◆ Material shown ◆
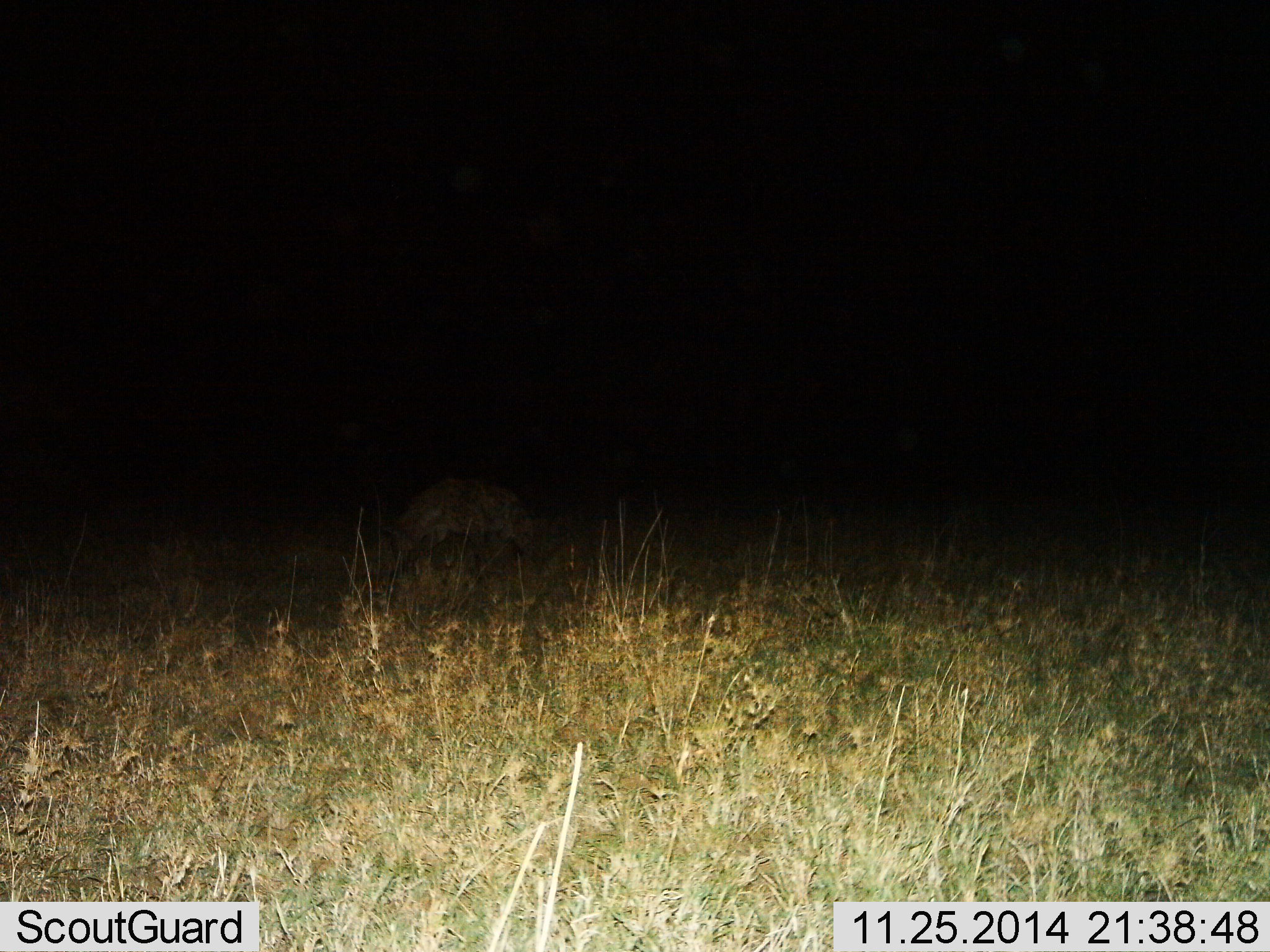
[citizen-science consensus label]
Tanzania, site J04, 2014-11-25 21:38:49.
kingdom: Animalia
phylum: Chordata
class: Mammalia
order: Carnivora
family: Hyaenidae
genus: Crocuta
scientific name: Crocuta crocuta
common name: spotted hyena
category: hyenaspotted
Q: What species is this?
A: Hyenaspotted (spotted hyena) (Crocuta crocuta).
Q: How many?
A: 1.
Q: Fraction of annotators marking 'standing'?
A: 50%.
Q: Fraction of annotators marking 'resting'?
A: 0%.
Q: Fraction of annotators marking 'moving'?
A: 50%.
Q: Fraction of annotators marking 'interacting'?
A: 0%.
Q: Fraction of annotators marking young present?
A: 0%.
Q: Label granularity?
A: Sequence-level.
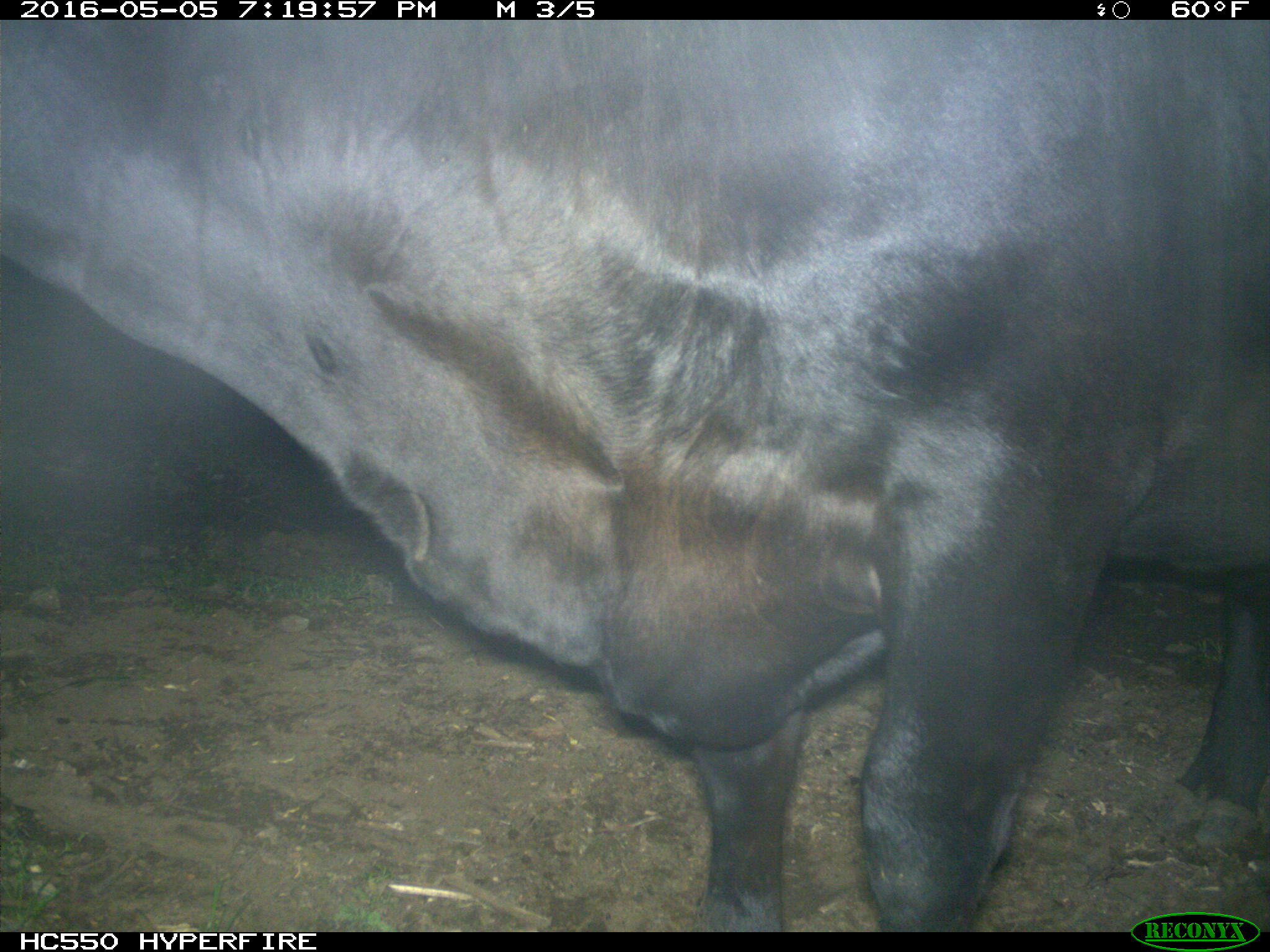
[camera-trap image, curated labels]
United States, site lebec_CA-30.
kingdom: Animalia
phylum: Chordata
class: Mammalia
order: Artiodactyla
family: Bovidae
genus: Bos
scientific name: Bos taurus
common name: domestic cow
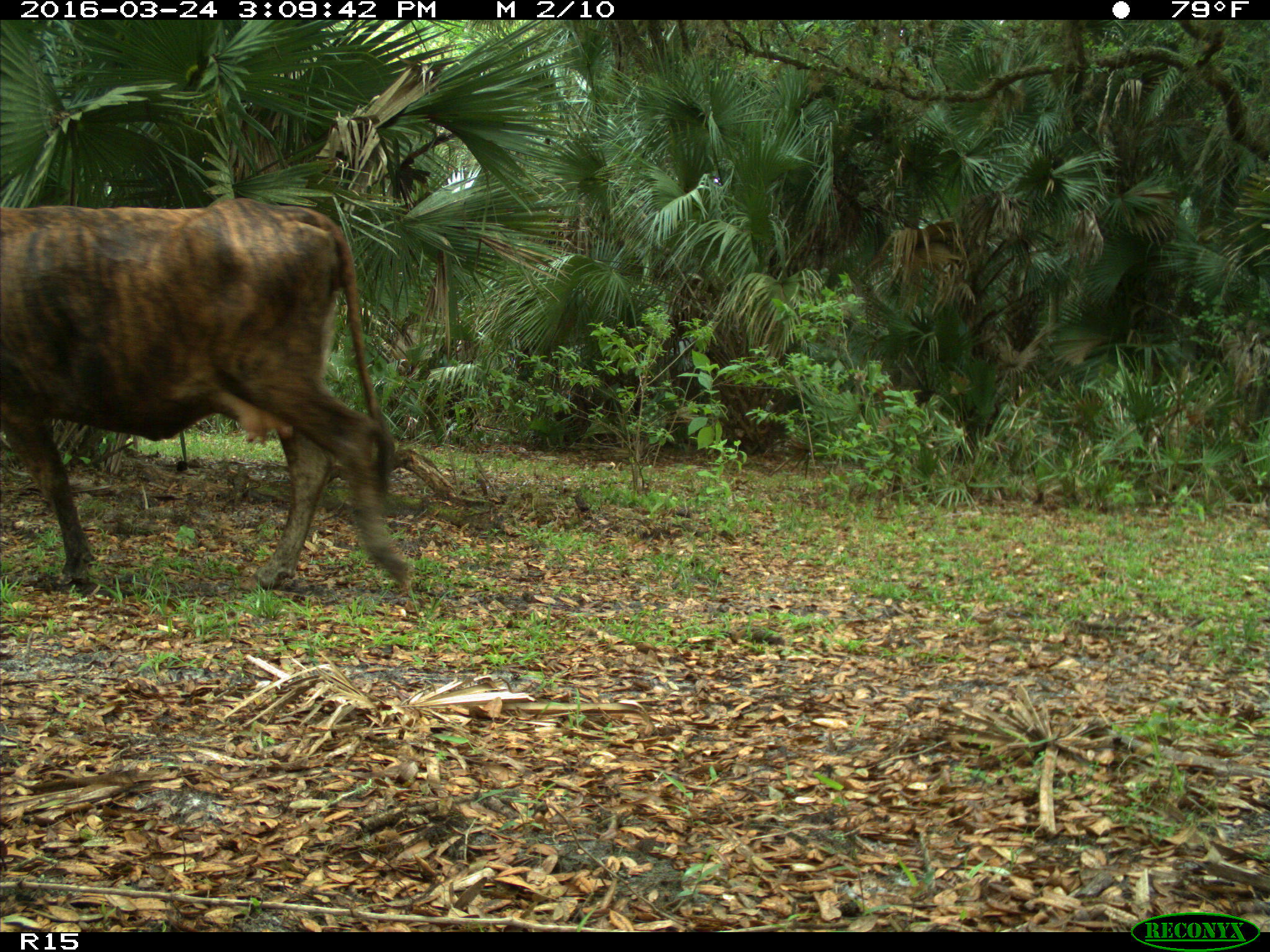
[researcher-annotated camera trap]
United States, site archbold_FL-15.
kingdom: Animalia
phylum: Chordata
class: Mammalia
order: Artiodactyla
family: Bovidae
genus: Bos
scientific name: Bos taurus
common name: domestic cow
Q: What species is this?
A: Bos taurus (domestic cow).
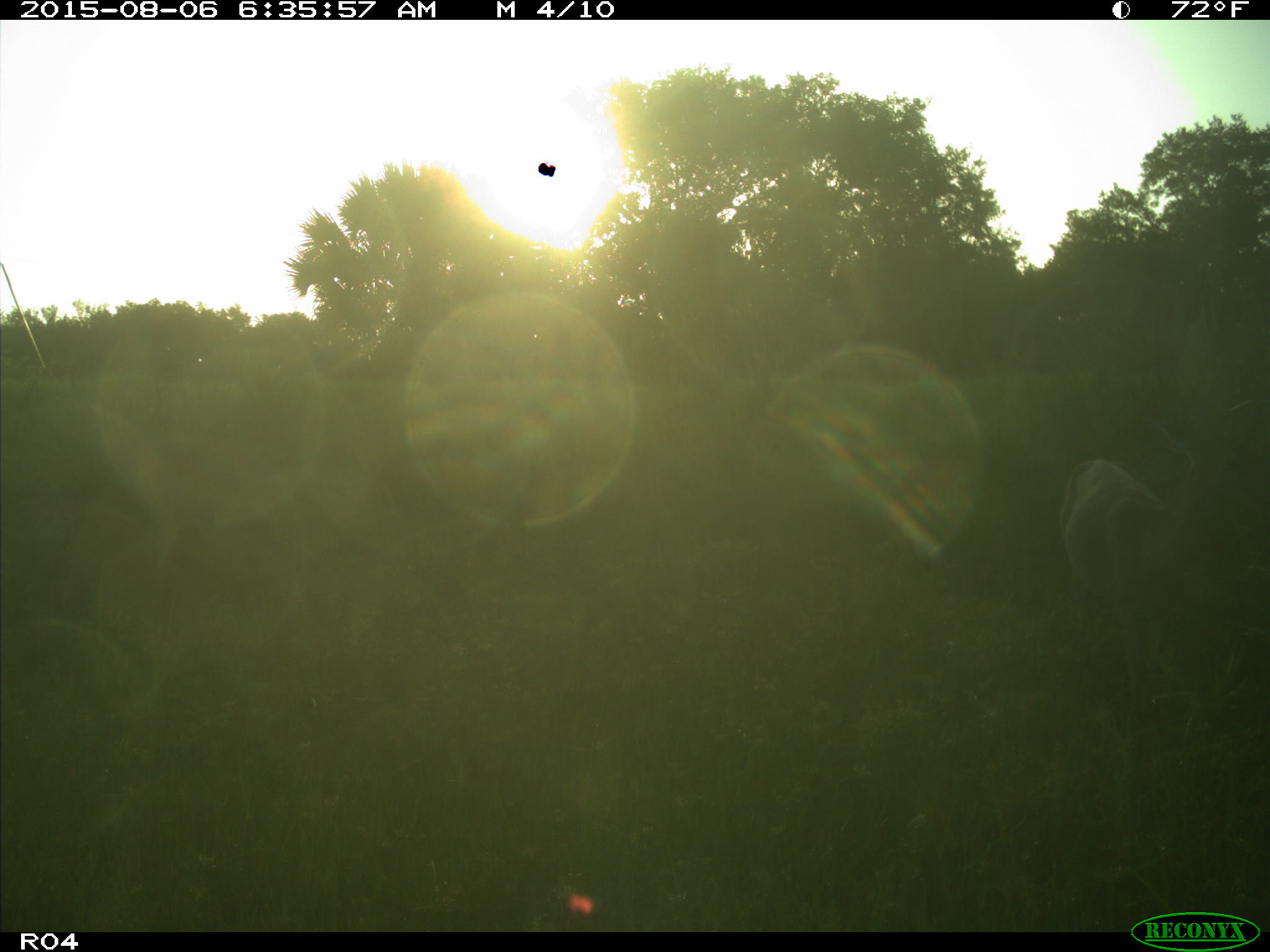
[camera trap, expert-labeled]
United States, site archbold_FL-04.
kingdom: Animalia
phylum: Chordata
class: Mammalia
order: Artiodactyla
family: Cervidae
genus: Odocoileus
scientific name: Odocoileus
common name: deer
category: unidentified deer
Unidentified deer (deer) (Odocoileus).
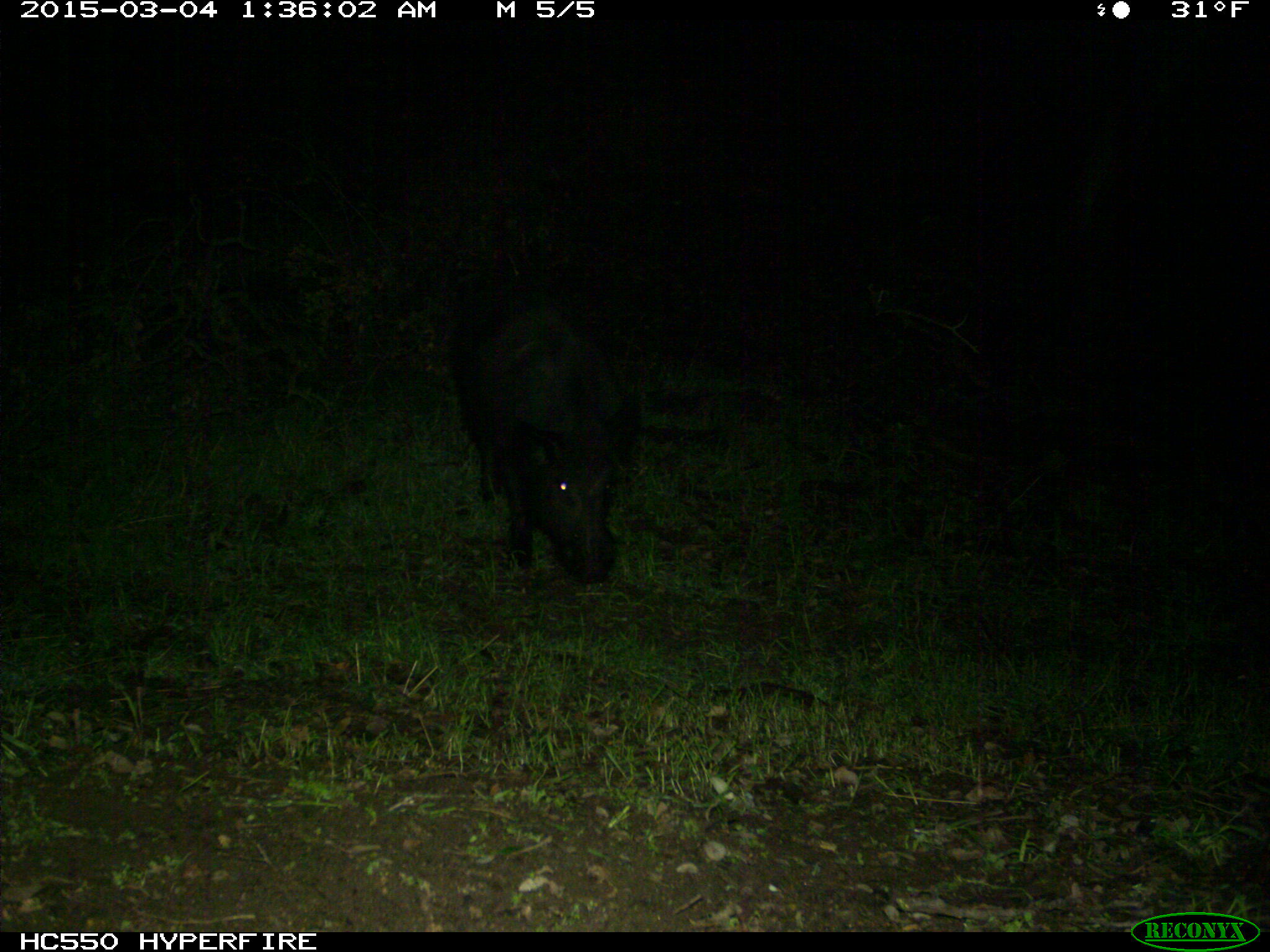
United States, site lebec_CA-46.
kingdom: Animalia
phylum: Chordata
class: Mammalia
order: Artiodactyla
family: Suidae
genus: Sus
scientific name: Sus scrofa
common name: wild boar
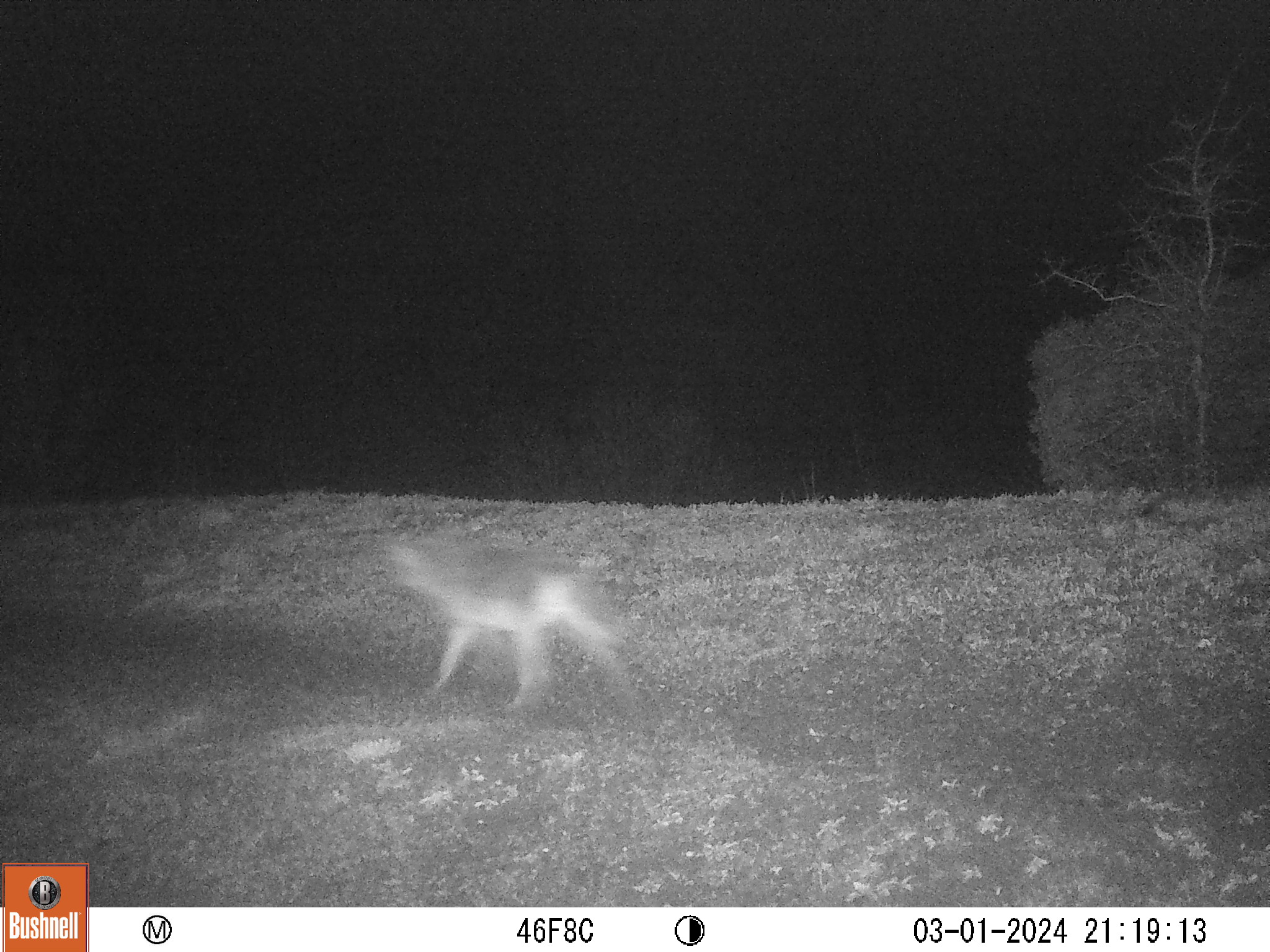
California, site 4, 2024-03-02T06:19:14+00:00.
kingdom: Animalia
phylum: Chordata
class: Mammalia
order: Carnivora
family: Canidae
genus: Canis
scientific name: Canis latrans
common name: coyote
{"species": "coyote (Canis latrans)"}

◆ What is expected ◆
Each line above should be written out again exactly, and no picture should appear in the copy.

◆ Written answer ◆
[citizen-science consensus label]
Tanzania, site J04, 2014-11-25 21:38:49.
kingdom: Animalia
phylum: Chordata
class: Mammalia
order: Carnivora
family: Hyaenidae
genus: Crocuta
scientific name: Crocuta crocuta
common name: spotted hyena
category: hyenaspotted
Q: What species is this?
A: Hyenaspotted (spotted hyena) (Crocuta crocuta).
Q: How many?
A: 1.
Q: Fraction of annotators marking 'standing'?
A: 50%.
Q: Fraction of annotators marking 'resting'?
A: 0%.
Q: Fraction of annotators marking 'moving'?
A: 50%.
Q: Fraction of annotators marking 'interacting'?
A: 0%.
Q: Fraction of annotators marking young present?
A: 0%.
Q: Label granularity?
A: Sequence-level.
[camera-trap image, curated labels]
United States, site lebec_CA-30.
kingdom: Animalia
phylum: Chordata
class: Mammalia
order: Artiodactyla
family: Bovidae
genus: Bos
scientific name: Bos taurus
common name: domestic cow
[researcher-annotated camera trap]
United States, site archbold_FL-15.
kingdom: Animalia
phylum: Chordata
class: Mammalia
order: Artiodactyla
family: Bovidae
genus: Bos
scientific name: Bos taurus
common name: domestic cow
Q: What species is this?
A: Bos taurus (domestic cow).
[camera trap, expert-labeled]
United States, site archbold_FL-04.
kingdom: Animalia
phylum: Chordata
class: Mammalia
order: Artiodactyla
family: Cervidae
genus: Odocoileus
scientific name: Odocoileus
common name: deer
category: unidentified deer
Unidentified deer (deer) (Odocoileus).
United States, site lebec_CA-46.
kingdom: Animalia
phylum: Chordata
class: Mammalia
order: Artiodactyla
family: Suidae
genus: Sus
scientific name: Sus scrofa
common name: wild boar
California, site 4, 2024-03-02T06:19:14+00:00.
kingdom: Animalia
phylum: Chordata
class: Mammalia
order: Carnivora
family: Canidae
genus: Canis
scientific name: Canis latrans
common name: coyote
{"species": "coyote (Canis latrans)"}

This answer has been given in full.